> [Supplied material]:
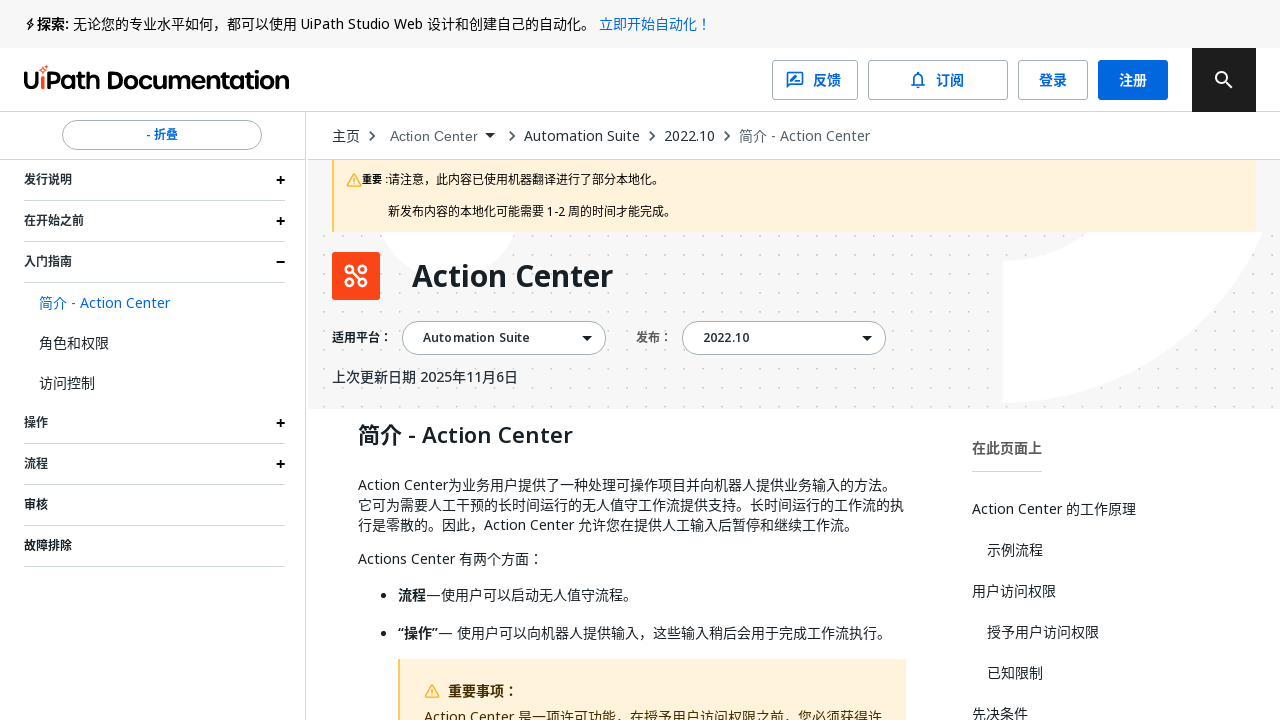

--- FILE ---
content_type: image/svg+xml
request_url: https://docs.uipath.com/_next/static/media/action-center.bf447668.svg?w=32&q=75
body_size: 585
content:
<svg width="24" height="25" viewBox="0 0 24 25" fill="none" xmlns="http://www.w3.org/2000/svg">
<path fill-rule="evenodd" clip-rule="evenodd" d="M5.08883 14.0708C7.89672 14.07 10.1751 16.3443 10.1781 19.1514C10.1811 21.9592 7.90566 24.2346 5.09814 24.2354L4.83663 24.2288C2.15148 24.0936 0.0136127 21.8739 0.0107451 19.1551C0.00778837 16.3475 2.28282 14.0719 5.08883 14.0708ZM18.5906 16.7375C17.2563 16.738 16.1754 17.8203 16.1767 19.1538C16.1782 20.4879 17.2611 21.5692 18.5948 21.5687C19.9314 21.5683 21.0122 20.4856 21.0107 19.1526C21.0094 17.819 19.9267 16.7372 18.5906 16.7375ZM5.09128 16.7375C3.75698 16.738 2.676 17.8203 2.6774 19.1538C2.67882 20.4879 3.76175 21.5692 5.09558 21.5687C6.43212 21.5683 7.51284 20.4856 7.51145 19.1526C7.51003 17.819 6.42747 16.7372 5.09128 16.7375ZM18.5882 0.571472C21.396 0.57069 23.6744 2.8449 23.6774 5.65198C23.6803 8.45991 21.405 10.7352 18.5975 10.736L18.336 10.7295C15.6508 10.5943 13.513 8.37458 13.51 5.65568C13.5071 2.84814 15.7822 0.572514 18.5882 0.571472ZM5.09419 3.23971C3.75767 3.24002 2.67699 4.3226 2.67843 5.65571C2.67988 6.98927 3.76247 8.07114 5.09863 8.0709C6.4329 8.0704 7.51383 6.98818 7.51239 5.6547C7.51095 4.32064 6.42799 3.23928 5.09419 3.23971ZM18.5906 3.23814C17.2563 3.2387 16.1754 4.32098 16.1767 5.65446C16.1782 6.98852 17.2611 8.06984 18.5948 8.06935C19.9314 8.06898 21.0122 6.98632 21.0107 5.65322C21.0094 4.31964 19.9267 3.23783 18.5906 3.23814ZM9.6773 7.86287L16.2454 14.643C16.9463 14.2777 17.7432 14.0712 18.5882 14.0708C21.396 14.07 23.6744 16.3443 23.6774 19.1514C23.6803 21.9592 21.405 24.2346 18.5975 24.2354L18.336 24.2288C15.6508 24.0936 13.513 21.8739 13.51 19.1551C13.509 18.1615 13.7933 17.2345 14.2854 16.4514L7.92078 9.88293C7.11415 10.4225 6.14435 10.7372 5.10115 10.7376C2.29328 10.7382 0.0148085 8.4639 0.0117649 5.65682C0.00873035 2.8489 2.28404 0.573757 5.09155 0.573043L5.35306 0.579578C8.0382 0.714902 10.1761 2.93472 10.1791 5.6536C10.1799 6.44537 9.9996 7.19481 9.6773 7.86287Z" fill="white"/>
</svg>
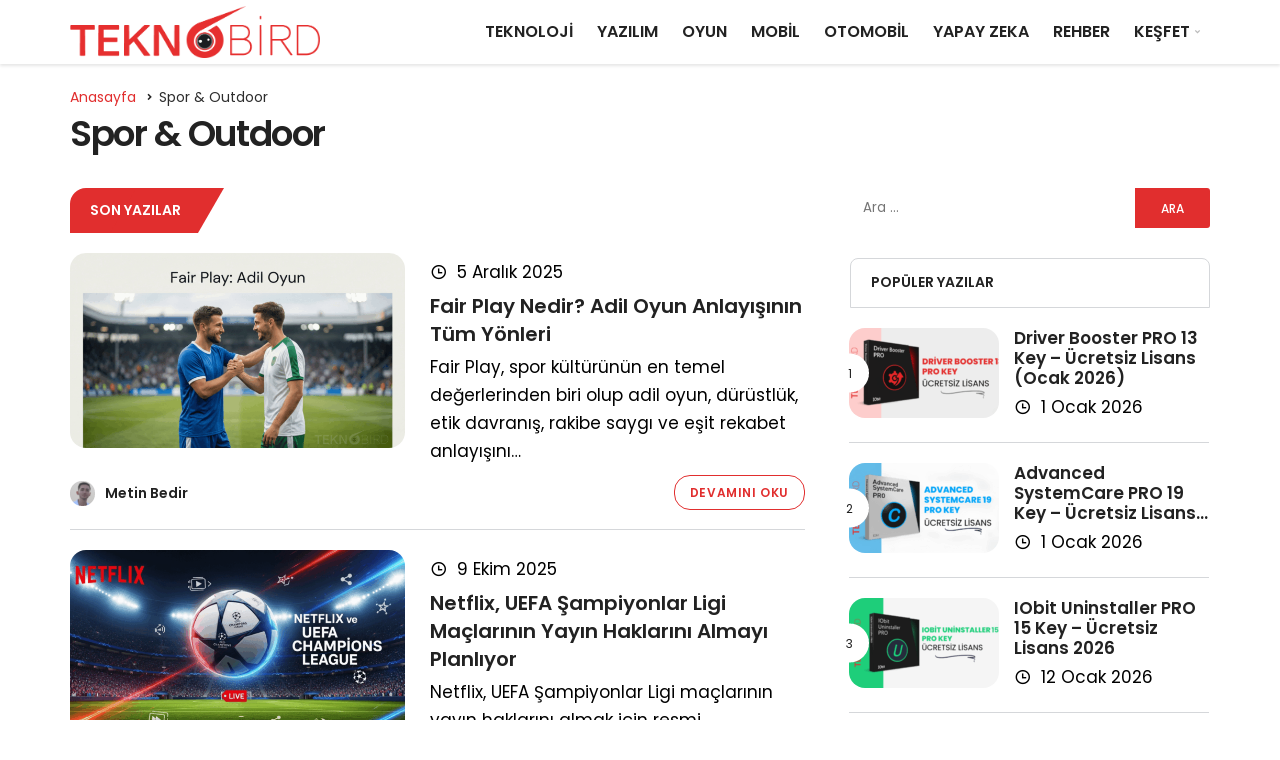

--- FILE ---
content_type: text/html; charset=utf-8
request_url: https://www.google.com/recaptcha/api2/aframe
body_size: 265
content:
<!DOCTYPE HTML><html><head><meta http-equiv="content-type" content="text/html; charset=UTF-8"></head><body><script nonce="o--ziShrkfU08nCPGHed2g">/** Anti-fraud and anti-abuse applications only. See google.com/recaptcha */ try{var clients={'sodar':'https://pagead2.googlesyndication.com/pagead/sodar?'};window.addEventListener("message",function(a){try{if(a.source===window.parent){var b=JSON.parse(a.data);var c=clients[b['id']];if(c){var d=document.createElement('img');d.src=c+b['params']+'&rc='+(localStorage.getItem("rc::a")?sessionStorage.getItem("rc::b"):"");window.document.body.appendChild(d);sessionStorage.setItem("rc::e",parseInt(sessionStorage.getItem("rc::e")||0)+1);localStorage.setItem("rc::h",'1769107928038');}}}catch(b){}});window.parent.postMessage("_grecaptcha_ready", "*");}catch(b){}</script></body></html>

---

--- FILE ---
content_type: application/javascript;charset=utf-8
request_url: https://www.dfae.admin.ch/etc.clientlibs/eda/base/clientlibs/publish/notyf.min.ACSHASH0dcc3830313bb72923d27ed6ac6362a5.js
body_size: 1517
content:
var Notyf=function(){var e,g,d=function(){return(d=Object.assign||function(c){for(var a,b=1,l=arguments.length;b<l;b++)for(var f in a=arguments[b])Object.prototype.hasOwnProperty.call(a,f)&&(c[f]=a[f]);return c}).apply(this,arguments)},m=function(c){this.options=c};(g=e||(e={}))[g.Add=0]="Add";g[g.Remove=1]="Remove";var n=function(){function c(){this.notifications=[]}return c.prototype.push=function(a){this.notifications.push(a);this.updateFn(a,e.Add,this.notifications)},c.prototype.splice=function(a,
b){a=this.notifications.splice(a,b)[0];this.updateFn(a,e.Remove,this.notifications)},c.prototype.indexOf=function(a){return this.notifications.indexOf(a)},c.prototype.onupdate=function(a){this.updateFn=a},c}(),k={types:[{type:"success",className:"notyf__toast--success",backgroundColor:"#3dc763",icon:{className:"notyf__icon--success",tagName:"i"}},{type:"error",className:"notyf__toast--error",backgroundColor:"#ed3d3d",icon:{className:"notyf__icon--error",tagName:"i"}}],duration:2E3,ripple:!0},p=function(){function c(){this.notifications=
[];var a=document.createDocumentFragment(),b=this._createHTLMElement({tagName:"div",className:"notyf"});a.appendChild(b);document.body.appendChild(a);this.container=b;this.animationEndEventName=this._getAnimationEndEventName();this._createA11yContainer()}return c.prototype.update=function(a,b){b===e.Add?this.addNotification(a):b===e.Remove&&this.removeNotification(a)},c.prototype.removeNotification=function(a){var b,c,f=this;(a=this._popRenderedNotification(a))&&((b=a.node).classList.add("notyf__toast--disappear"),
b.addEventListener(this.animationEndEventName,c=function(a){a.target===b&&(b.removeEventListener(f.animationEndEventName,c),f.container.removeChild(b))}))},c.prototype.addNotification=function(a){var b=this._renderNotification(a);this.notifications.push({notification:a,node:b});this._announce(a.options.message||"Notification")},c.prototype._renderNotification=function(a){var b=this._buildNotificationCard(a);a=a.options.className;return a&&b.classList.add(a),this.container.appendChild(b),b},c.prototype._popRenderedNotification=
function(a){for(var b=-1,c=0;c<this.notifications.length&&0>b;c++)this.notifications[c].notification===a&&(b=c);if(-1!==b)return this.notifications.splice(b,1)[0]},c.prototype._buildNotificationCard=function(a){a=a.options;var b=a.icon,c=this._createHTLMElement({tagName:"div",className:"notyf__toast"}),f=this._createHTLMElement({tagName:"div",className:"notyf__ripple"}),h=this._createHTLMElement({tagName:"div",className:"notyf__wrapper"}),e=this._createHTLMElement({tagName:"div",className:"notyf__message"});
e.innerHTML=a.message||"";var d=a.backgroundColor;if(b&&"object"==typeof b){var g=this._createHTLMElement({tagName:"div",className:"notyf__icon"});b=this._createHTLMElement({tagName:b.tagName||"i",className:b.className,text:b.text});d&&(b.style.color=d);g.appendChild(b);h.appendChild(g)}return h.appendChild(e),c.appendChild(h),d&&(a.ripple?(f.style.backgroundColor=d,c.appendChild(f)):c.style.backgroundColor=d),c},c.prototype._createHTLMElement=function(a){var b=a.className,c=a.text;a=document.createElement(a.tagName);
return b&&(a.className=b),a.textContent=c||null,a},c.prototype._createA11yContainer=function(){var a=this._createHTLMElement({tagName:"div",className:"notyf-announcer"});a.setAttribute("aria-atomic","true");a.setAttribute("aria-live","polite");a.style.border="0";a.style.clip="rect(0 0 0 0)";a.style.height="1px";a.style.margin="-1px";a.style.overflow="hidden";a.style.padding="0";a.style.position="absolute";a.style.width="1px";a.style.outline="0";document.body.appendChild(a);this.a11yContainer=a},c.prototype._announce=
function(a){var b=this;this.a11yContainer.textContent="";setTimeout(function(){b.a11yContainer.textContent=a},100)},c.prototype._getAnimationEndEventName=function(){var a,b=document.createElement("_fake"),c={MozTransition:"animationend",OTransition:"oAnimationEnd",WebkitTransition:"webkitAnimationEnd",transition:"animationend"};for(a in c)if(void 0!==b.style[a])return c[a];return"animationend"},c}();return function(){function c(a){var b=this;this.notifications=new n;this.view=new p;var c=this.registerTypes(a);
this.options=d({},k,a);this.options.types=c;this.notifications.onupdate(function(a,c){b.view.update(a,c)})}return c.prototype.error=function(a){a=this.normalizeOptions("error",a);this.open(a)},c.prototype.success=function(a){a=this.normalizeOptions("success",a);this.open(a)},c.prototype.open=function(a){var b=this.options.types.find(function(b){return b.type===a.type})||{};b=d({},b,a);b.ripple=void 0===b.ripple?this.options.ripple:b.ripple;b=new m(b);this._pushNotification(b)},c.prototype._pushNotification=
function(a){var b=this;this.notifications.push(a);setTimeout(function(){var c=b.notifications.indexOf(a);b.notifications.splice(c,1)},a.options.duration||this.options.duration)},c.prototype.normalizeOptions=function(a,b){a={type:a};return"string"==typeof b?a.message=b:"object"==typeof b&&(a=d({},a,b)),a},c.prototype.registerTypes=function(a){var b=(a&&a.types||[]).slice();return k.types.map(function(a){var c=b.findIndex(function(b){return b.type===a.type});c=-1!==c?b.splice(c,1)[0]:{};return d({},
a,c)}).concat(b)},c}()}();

* * *

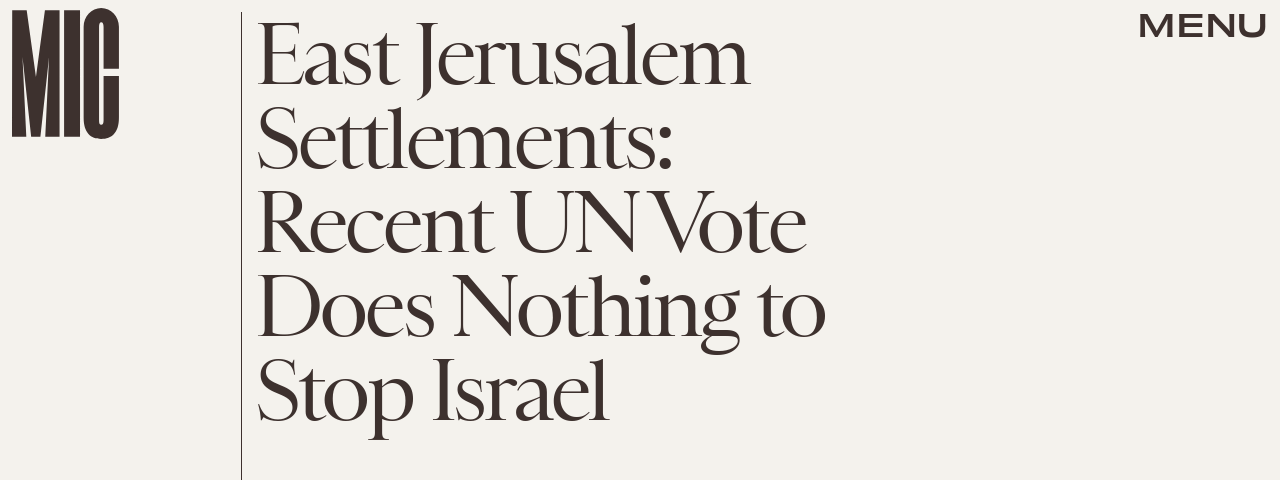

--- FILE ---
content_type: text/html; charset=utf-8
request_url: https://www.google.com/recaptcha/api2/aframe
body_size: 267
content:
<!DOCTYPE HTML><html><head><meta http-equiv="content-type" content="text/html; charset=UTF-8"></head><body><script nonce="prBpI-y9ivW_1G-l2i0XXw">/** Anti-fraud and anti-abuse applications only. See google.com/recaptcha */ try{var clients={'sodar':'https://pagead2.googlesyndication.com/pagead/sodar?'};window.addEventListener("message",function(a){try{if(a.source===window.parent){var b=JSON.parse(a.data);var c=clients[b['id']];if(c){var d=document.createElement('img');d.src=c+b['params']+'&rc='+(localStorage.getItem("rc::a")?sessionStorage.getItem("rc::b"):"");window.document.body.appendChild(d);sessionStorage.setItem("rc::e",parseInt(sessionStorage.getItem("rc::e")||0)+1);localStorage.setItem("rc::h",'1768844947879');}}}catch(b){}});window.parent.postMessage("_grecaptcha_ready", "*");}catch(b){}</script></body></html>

> [Exercise goal]: Every line of the listing that includes the word "charset" belongs in the answer.

> [Answer space]:
content_type: text/html; charset=utf-8
<!DOCTYPE HTML><html><head><meta http-equiv="content-type" content="text/html; charset=UTF-8"></head><body><script nonce="o--ziShrkfU08nCPGHed2g">/** Anti-fraud and anti-abuse applications only. See google.com/recaptcha */ try{var clients={'sodar':'https://pagead2.googlesyndication.com/pagead/sodar?'};window.addEventListener("message",function(a){try{if(a.source===window.parent){var b=JSON.parse(a.data);var c=clients[b['id']];if(c){var d=document.createElement('img');d.src=c+b['params']+'&rc='+(localStorage.getItem("rc::a")?sessionStorage.getItem("rc::b"):"");window.document.body.appendChild(d);sessionStorage.setItem("rc::e",parseInt(sessionStorage.getItem("rc::e")||0)+1);localStorage.setItem("rc::h",'1769107928038');}}}catch(b){}});window.parent.postMessage("_grecaptcha_ready", "*");}catch(b){}</script></body></html>
content_type: application/javascript;charset=utf-8
content_type: text/html; charset=utf-8
<!DOCTYPE HTML><html><head><meta http-equiv="content-type" content="text/html; charset=UTF-8"></head><body><script nonce="prBpI-y9ivW_1G-l2i0XXw">/** Anti-fraud and anti-abuse applications only. See google.com/recaptcha */ try{var clients={'sodar':'https://pagead2.googlesyndication.com/pagead/sodar?'};window.addEventListener("message",function(a){try{if(a.source===window.parent){var b=JSON.parse(a.data);var c=clients[b['id']];if(c){var d=document.createElement('img');d.src=c+b['params']+'&rc='+(localStorage.getItem("rc::a")?sessionStorage.getItem("rc::b"):"");window.document.body.appendChild(d);sessionStorage.setItem("rc::e",parseInt(sessionStorage.getItem("rc::e")||0)+1);localStorage.setItem("rc::h",'1768844947879');}}}catch(b){}});window.parent.postMessage("_grecaptcha_ready", "*");}catch(b){}</script></body></html>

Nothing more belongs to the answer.